A new study in Honduras suggests that climate-related weather disasters may sometimes actually provide opportunities for the rural poor to improve their lives.
Researchers found that that the poorest inhabitants of a small village in northeastern Honduras increased their land wealth and their share of earnings relative to more wealthy residents after Hurricane Mitch devastated their village in October 1998.
In order to compare how residents fared after the hurricane, the researchers separated the population into thirds, based on the amount of land they owed. They found that the land-poorest third of the residents – half of which were headed by single women – lost 59 percent of their land to the hurricane, compared to just 36 percent land loss suffered by the land-richest third of the residents.

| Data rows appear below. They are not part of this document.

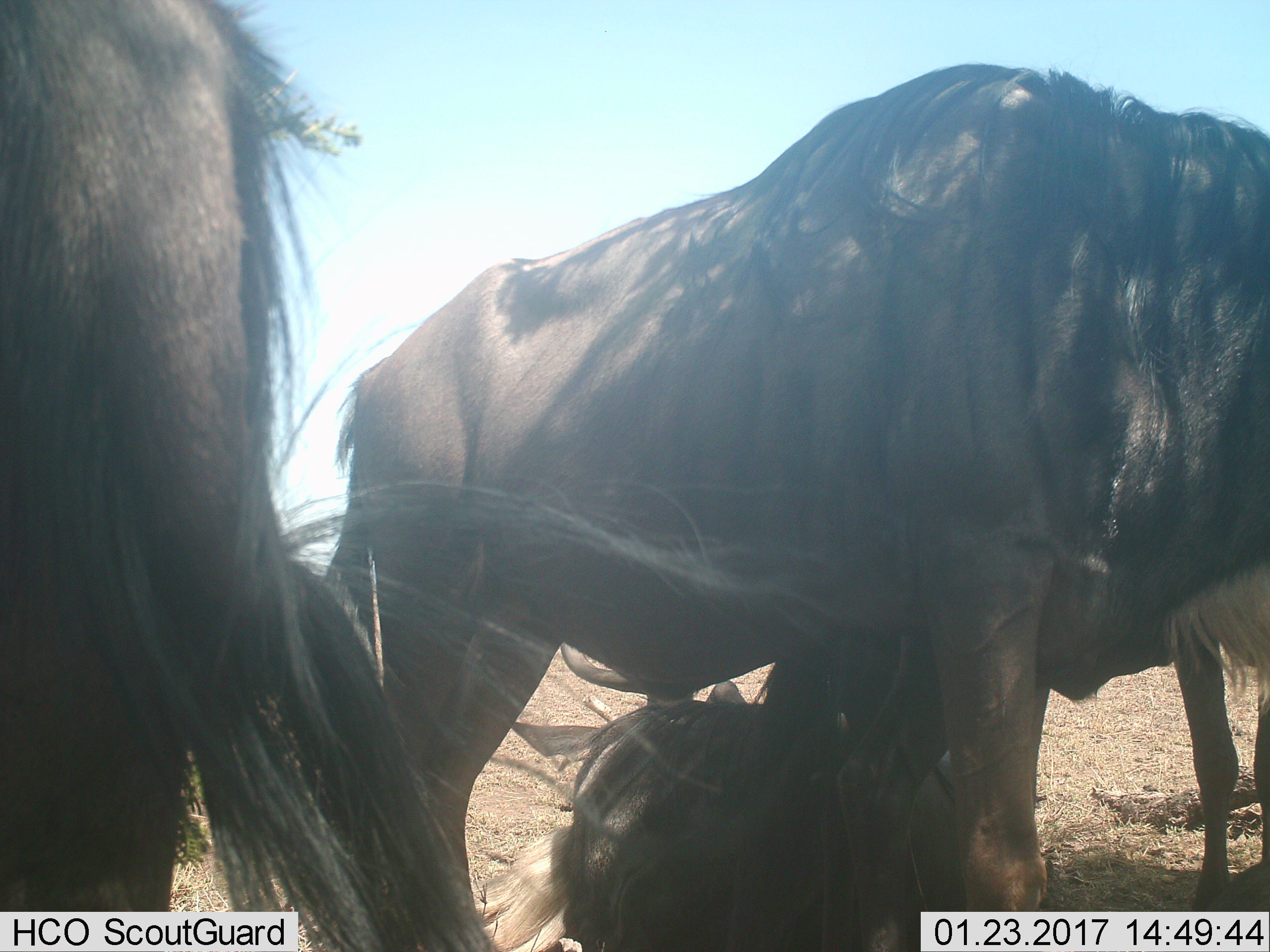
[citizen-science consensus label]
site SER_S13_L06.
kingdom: Animalia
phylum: Chordata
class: Mammalia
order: Artiodactyla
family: Bovidae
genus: Connochaetes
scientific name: Connochaetes taurinus taurinus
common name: blue wildebeest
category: wildebeestblue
Wildebeestblue (blue wildebeest) (Connochaetes taurinus taurinus), count 4. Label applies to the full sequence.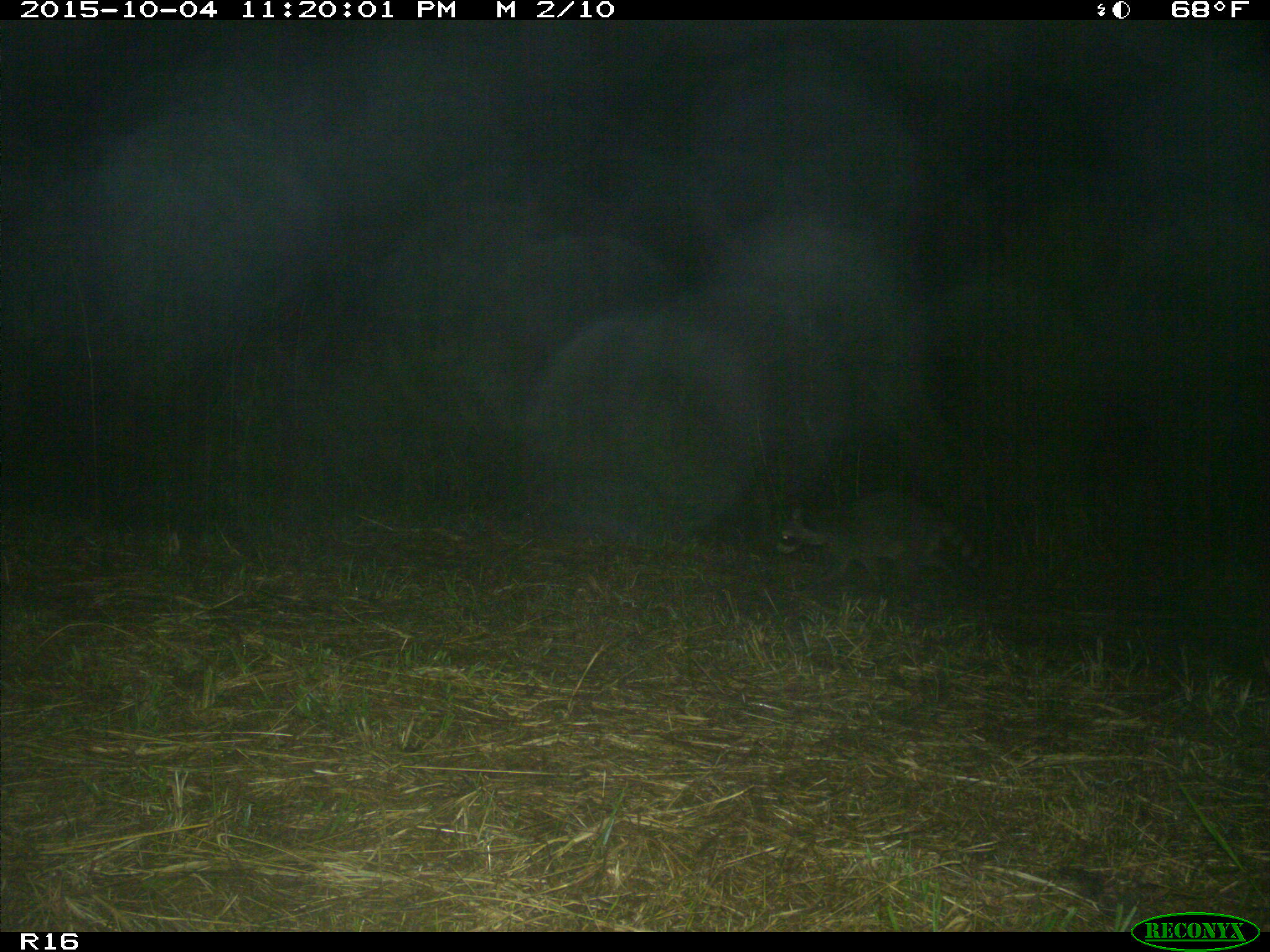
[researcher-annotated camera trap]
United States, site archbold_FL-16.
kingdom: Animalia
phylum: Chordata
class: Mammalia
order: Carnivora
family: Procyonidae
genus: Procyon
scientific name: Procyon lotor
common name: common raccoon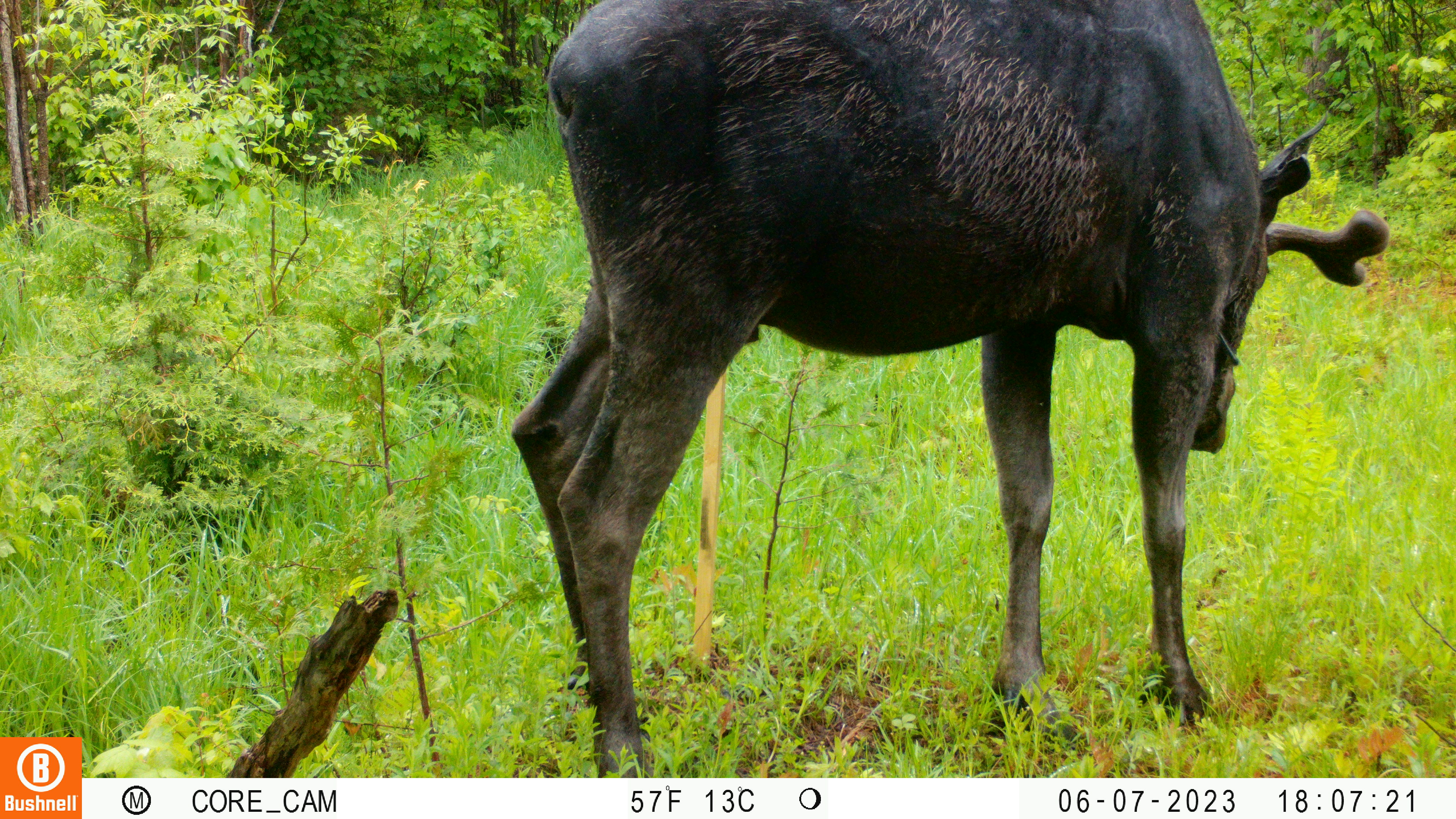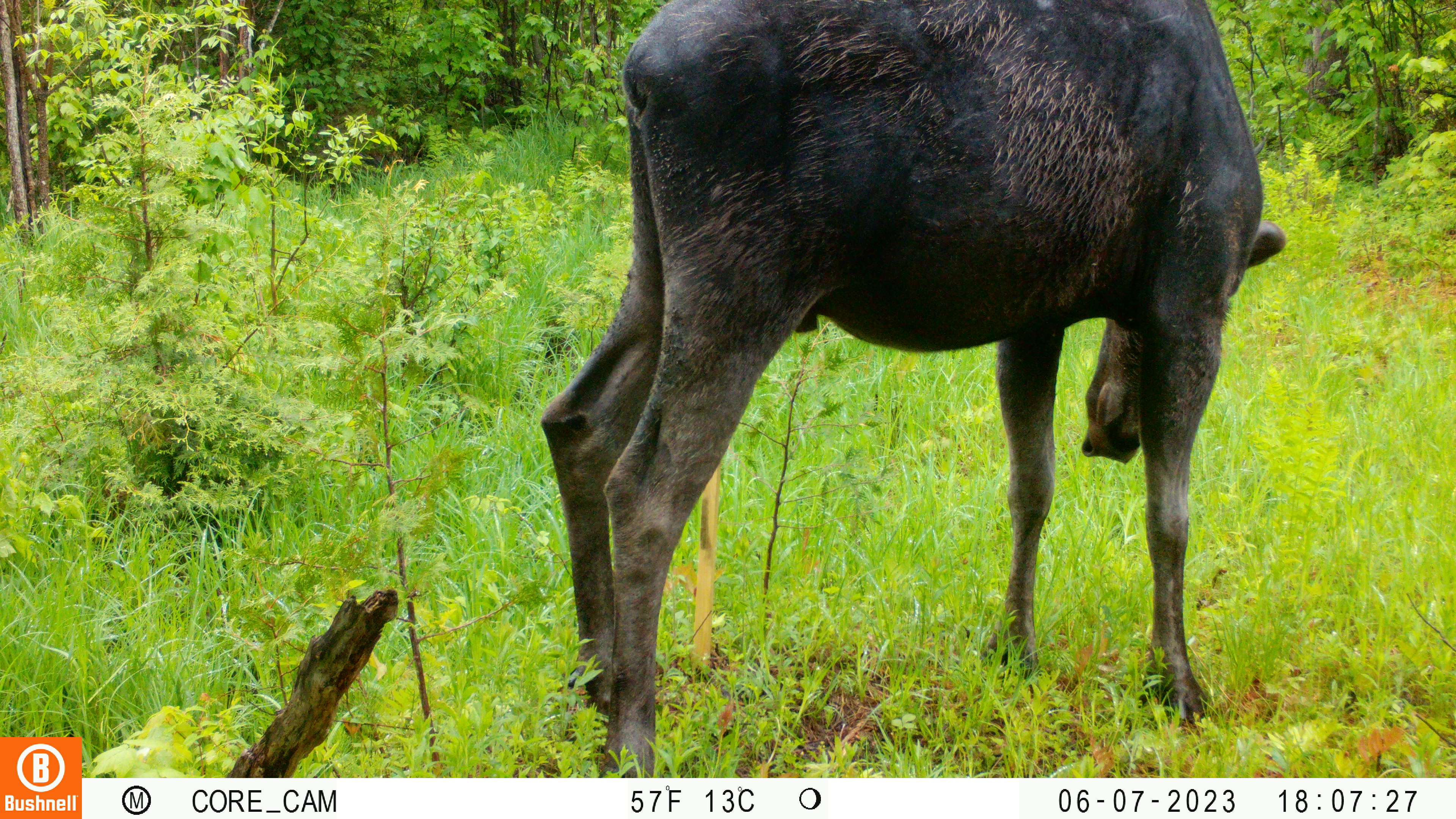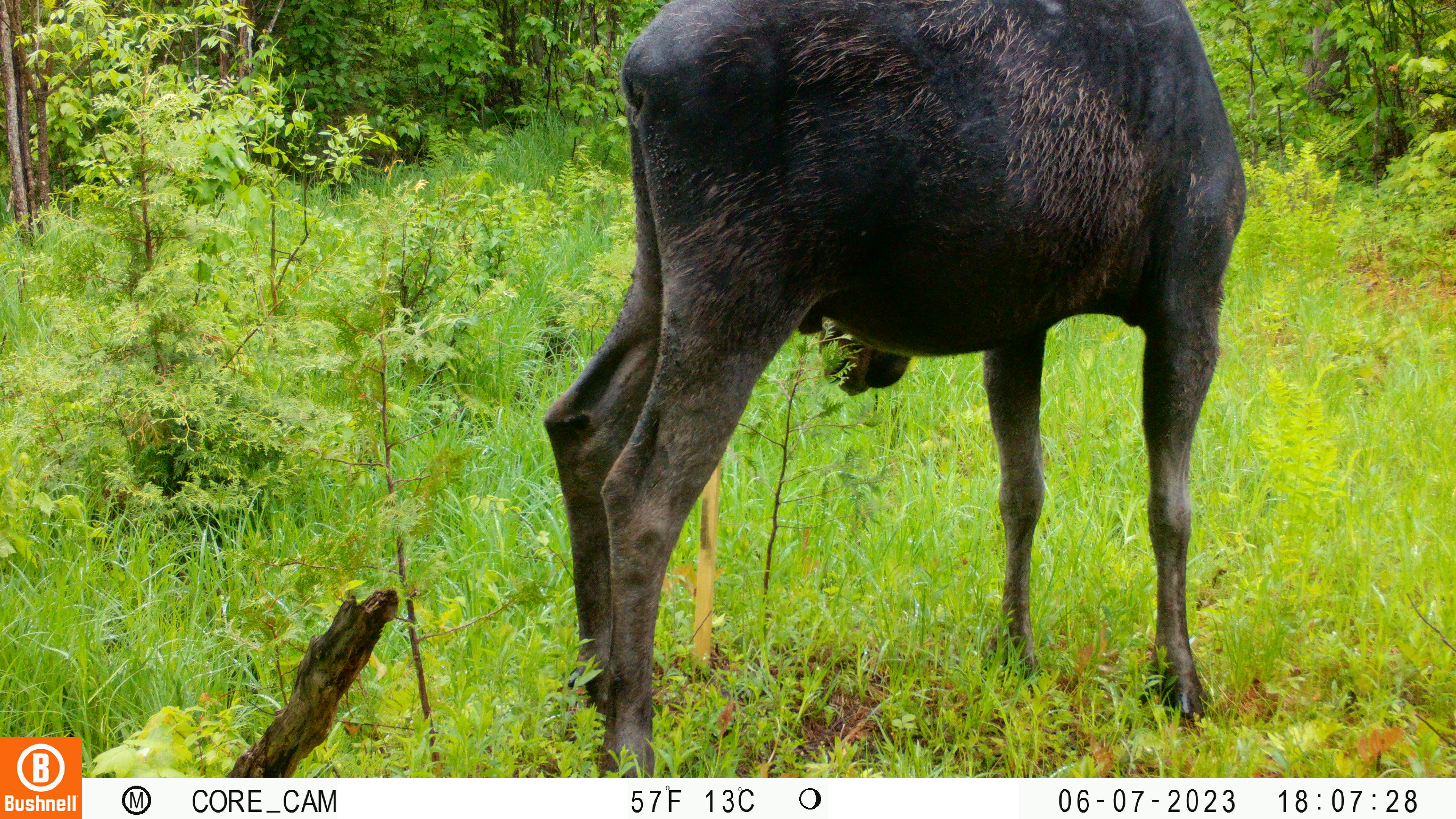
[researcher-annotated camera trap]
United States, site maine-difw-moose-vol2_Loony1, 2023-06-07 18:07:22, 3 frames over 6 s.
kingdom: Animalia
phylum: Chordata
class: Mammalia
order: Artiodactyla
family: Cervidae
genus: Alces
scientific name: Alces alces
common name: moose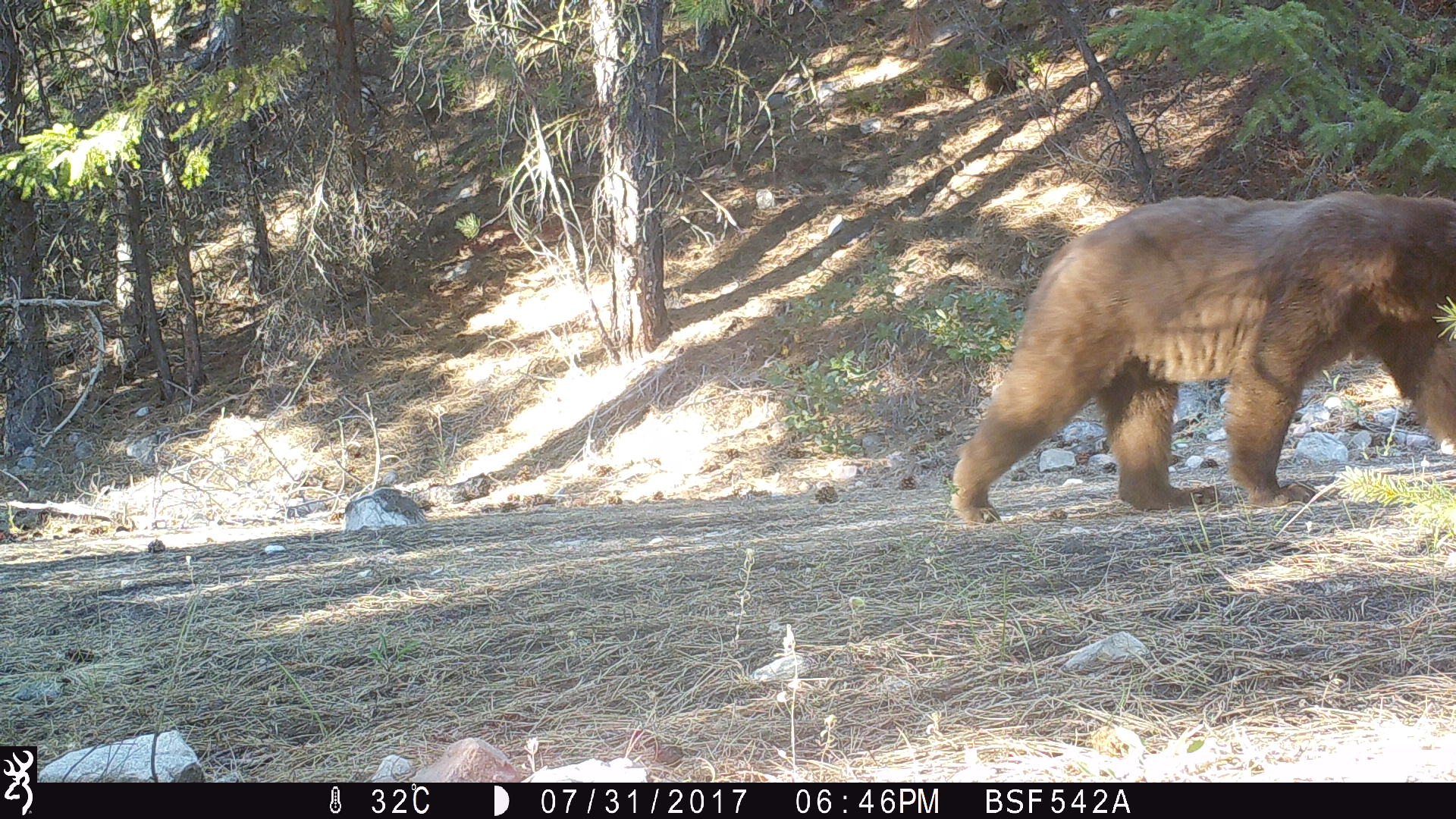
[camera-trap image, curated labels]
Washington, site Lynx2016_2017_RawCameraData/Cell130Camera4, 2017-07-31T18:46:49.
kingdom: Animalia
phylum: Chordata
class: Mammalia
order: Carnivora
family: Ursidae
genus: Ursus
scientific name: Ursus americanus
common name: american black bear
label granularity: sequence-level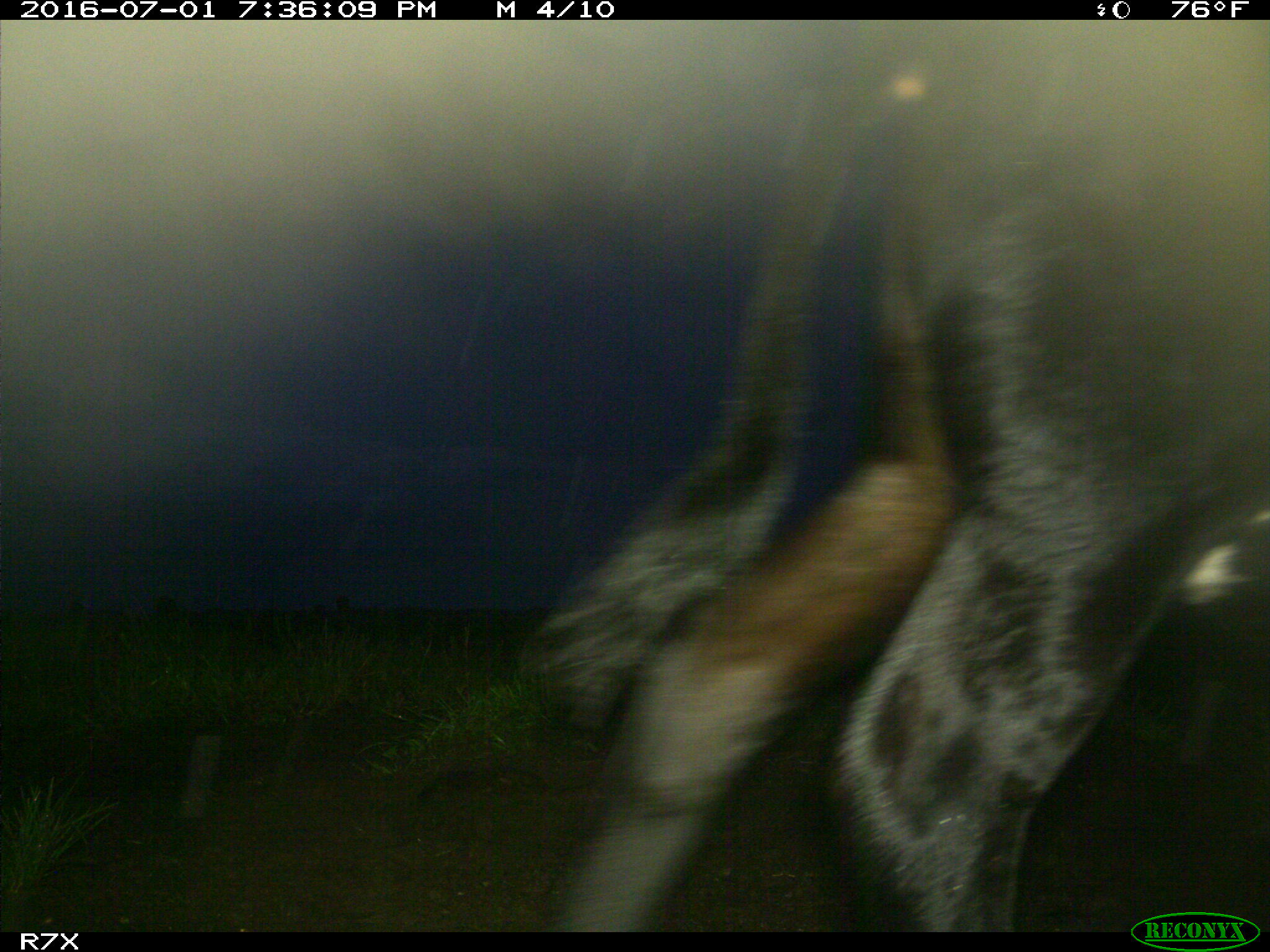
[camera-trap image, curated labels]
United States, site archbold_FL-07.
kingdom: Animalia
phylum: Chordata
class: Mammalia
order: Artiodactyla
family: Bovidae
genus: Bos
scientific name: Bos taurus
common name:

But while the poorest were hit hardest by the hurricane, they actually showed a remarkable rebound in the years following, McSweeney said.
By 2002, the households in the study had not only recouped their hurricane-caused losses, but tripled their average holdings, from 13 hectares to 42 hectares. Households that owned the most land before Mitch gained the most back by 2002.
But the households who were the land-poorest before Mitch had a greater relative gain – a 296 percent increase in land held from 1998 to 2002. Overall the total land held by the formerly land-poor doubled by 2002, the results showed.
“Land in the community actually became more equitably distributed after the hurricane, McSweeney said.
In addition, the land-poorest households also captured a greater share of the community’s income after the hurricane. Overall, incomes declined in the community after the hurricane but, surprisingly, the cash earnings of the land-poorest households actually held steady between 1998 and 2001.
The result was that the poorest saw their share of the community’s aggregate income increase from 18 percent to 41 percent over that time.
Much of that income increase came because the poorest residents increased the amount of money they received from local salary or wage work. Many poor residents accepted positions with the forestry service and other organizations involved in post-Mitch cleanup or management of a local biosphere reserve.